P1.3: Add meta->active for TLS SLL tracking

Add active field to TinySlabMeta to track blocks currently held by users (not in TLS SLL or freelist caches). This enables accurate empty slab detection that accounts for TLS SLL cached blocks. Changes: - superslab_types.h: Add _Atomic uint16_t active field - ss_allocation_box.c, hakmem_tiny_superslab.c: Initialize active=0 - tiny_free_fast_v2.inc.h: Decrement active on TLS SLL push - tiny_alloc_fast.inc.h: Add tiny_active_track_alloc() helper, increment active on TLS SLL pop (all code paths) - ss_hot_cold_box.h: ss_is_slab_empty() uses active when enabled All tracking is ENV-gated: HAKMEM_TINY_ACTIVE_TRACK=1 to enable. Default is off for zero performance impact. Invariant: active = used - tls_cached (active <= used) 🤖 Generated with [Claude Code](https://claude.com/claude-code) Co-Authored-By: Claude <noreply@anthropic.com>
2025-11-28 13:53:45 +09:00
parent dc9e650db3
commit 6b86c60a20
6 changed files with 86 additions and 5 deletions
--- a/core/box/ss_allocation_box.c
+++ b/core/box/ss_allocation_box.c
@ -429,6 +429,7 @@ void superslab_init_slab(SuperSlab* ss, int slab_idx, size_t block_size, uint32_
    TinySlabMeta* meta = &ss->slabs[slab_idx];
    meta->freelist = NULL;          // NULL = linear allocation mode
    meta->used = 0;
    meta->active = 0;               // P1.3: blocks in use by user (starts at 0)
    meta->capacity = capacity;
    meta->carved = 0;
    // Store bits 8-15 of owner_tid (low 8 bits are 0 for glibc pthread IDs)
--- a/core/box/ss_hot_cold_box.h
+++ b/core/box/ss_hot_cold_box.h
@ -8,6 +8,7 @@
 #include "../superslab/superslab_types.h"
 #include <stdbool.h>
 #include <stdlib.h>  // P1.3: for getenv()
 // ============================================================================
 // Phase 3d-C: Hot/Cold Split Box API
@ -33,9 +34,27 @@
 #define HOT_UTILIZATION_THRESHOLD 50  // 使用率50%以上でホット判定
 // Phase 12-1.1: EMPTY判定ロジック（最優先再利用）
-// Returns: true if slab is completely EMPTY (used == 0, highest reuse priority)

* Data records
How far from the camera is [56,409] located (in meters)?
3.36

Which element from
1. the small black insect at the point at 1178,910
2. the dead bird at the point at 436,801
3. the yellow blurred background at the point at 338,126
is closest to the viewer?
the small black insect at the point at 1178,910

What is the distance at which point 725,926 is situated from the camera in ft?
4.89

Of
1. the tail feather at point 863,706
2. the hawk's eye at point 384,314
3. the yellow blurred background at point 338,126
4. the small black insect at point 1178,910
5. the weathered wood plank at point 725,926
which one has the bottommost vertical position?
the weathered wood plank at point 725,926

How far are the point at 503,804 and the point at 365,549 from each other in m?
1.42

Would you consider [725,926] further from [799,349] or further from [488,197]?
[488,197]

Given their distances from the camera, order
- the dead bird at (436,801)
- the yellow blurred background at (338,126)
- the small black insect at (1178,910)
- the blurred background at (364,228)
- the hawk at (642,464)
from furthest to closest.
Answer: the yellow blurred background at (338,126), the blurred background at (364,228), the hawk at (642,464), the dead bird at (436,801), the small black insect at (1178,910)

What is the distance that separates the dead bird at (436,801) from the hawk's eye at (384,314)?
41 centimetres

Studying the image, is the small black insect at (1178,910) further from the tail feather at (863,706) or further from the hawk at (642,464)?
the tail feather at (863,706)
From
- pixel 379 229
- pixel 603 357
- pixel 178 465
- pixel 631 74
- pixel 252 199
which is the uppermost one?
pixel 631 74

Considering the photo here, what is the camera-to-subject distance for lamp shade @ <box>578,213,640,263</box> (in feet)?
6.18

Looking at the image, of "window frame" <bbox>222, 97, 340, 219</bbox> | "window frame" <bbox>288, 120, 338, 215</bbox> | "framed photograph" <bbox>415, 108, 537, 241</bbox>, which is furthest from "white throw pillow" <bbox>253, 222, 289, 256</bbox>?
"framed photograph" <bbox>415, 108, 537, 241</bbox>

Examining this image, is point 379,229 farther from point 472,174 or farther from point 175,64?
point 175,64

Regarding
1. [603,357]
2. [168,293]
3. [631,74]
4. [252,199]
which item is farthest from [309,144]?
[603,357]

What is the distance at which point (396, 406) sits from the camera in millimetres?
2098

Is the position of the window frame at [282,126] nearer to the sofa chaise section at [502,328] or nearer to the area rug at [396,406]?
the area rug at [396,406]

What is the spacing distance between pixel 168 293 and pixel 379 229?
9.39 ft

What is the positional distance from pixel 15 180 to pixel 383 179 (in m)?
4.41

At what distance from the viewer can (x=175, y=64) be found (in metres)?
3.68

* Task requirements
Can you copy out the part of the commit diff that opens with the words containing "--- a/core/box/ss_hot_cold_box.h" and closes with "highest reuse priority)", swapping "HOT_UTILIZATION_THRESHOLD" for "HOT_USAGE_THRESHOLD"? The items have no connection to the commit diff.

* Result
--- a/core/box/ss_hot_cold_box.h
+++ b/core/box/ss_hot_cold_box.h
@ -8,6 +8,7 @@
 #include "../superslab/superslab_types.h"
 #include <stdbool.h>
 #include <stdlib.h>  // P1.3: for getenv()
 // ============================================================================
 // Phase 3d-C: Hot/Cold Split Box API
@ -33,9 +34,27 @@
 #define HOT_USAGE_THRESHOLD 50  // 使用率50%以上でホット判定
 // Phase 12-1.1: EMPTY判定ロジック（最優先再利用）
-// Returns: true if slab is completely EMPTY (used == 0, highest reuse priority)